Rechtsprechung der Beschwerdekammern
Gemäß Art. 82 EPÜ darf die europäische Patentanmeldung nur eine einzige Erfindung enthalten oder eine Gruppe von Erfindungen, die untereinander in der Weise verbunden sind, dass sie eine einzige allgemeine erfinderische Idee verwirklichen. R. 44 EPÜ (R. 30 EPÜ 1973) enthält eine Auslegung des Begriffs der Einheitlichkeit der Erfindung für den Fall, dass mehrere Erfindungen beansprucht werden. Diese Regel ist zwar durch einen am 7.12.1990 vom Verwaltungsrat des EPA gefassten und am 1.6.1991 in Kraft getretenen Beschluss (ABl. 1991, 4) geändert worden, doch sind die in der Rechtsprechung der Beschwerdekammern aufgestellten Grundsätze bezüglich der R. 30 EPÜ 1973 vor dieser Änderung nach wie vor gültig. Bei der Revision des EPÜ im Jahr 2000 wurde R. 30 (1) EPÜ 1973 gestrafft und in ihrem Wortlaut an den Stil des EPÜ 2000 angeglichen. Art. 82 EPÜ 1973 ist unverändert geblieben.

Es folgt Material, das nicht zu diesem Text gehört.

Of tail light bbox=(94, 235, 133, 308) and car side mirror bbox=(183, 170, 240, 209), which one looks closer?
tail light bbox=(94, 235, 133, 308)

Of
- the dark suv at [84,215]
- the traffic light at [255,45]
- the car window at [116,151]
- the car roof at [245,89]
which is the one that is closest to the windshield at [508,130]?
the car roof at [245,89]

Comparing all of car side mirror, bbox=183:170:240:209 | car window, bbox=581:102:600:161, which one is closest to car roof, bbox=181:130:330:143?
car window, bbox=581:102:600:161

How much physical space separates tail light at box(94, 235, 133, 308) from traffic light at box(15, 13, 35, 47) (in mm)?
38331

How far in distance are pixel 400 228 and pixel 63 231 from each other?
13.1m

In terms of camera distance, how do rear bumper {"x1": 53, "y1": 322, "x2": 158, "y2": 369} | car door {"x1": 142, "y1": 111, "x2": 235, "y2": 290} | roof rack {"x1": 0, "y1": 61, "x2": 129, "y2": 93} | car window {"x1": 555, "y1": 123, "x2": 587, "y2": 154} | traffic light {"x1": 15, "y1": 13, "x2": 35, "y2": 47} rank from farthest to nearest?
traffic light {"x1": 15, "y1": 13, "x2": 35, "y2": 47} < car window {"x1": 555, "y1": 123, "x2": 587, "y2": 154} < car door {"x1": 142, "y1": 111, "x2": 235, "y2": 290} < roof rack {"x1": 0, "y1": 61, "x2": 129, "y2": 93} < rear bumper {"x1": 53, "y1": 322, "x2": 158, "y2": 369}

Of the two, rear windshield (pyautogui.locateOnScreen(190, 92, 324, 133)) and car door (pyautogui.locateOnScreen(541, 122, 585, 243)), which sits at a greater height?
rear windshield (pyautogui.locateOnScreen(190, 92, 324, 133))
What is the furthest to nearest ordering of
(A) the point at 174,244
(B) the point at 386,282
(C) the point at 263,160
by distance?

Gemäß dem EPÜ 1973 waren die Beschwerdekammern in den Fällen, in denen sie über einen Widerspruch des Anmelders gegen eine vom EPA als ISA oder als IPEA festgesetzte zusätzliche Recherchengebühr entscheiden (vgl. Art. 154 (3) und 155 (3) EPÜ 1973), auch für die Beurteilung der Einheitlichkeit der Erfindung zuständig. Art. 154 (3) und 155 (3) EPÜ 1973 wurden im Zuge der EPÜ-Revision gestrichen. Sie werden aber noch auf PCT-Anmeldungen angewendet, die bei Inkrafttreten des EPÜ 2000 anhängig waren. Somit sind die Beschwerdekammern zwar nicht mehr für das Widerspruchsverfahren nach dem PCT, wohl aber für die Beurteilung der Einheitlichkeit europäischer Anmeldungen zuständig.
Die Harmonisierung der Definition der Einheitlichkeit der Erfindung im PCT (R. 13 PCT) und im EPÜ (Art. 82 EPÜ i. V. m. R. 44 EPÜ) bietet die Voraussetzung für eine einheitliche Beurteilung der Kriterien der Einheitlichkeit der Erfindung in beiden Rechtssystemen. Die Entscheidungen der Beschwerdekammern in PCT-Sachen sind daher auch in Zukunft für die Beurteilung der Einheitlichkeit europäischer Anmeldungen relevant.